Government response and future reforms
The government intends to act without delay.
Key proposals include:
- Ending the small-parcel exemption by 2026.
France supported the decision taken by European finance ministers to abolish the €150 exemption from customs duties on small parcels from 2026.
- Introducing a “small packages tax” to curb undervaluation.
In line with the EU commission’s proposal, Ministry of Economy and Finance also hopes that the 2€ tax on small parcels from non-EU countries under discussion in the 2026 budget will encourage fraudsters to fall into line and pay the VAT they owe.
- Mandatory e-invoicing and real-time reporting to close fraud loopholes.

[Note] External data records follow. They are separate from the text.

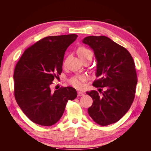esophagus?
<instances>
[{
	"label": "esophagus",
	"instance_id": "34e87169",
	"mask_svg": "<svg viewBox=\"0 0 151 151\" xmlns=\"http://www.w3.org/2000/svg\"><path fill=\"white\" fill-rule=\"evenodd\" d=\"M84 95V93L83 92H81V91H79V92L77 93V96H83Z\"/></svg>",
	"mask_w": 151,
	"mask_h": 151
}]
</instances>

France is preparing for one of its most ambitious tax reforms: the mandatory adoption of electronic invoicing (e-invoicing) and e-reporting for businesses subject to VAT. This reform is not just about digitisation – it is a cornerstone of France’s strategy to combat VAT fraud.
- Enhanced customs checks and cooperation with EU partners to tackle cross-border VAT evasion.
Customs authorities are increasing inspections of small packages, particularly from Asia-based e-commerce platforms, where undervaluation is common. France participates in coordinated inspections and audits with other EU countries, targeting sectors prone to VAT evasion such as electronics and textiles.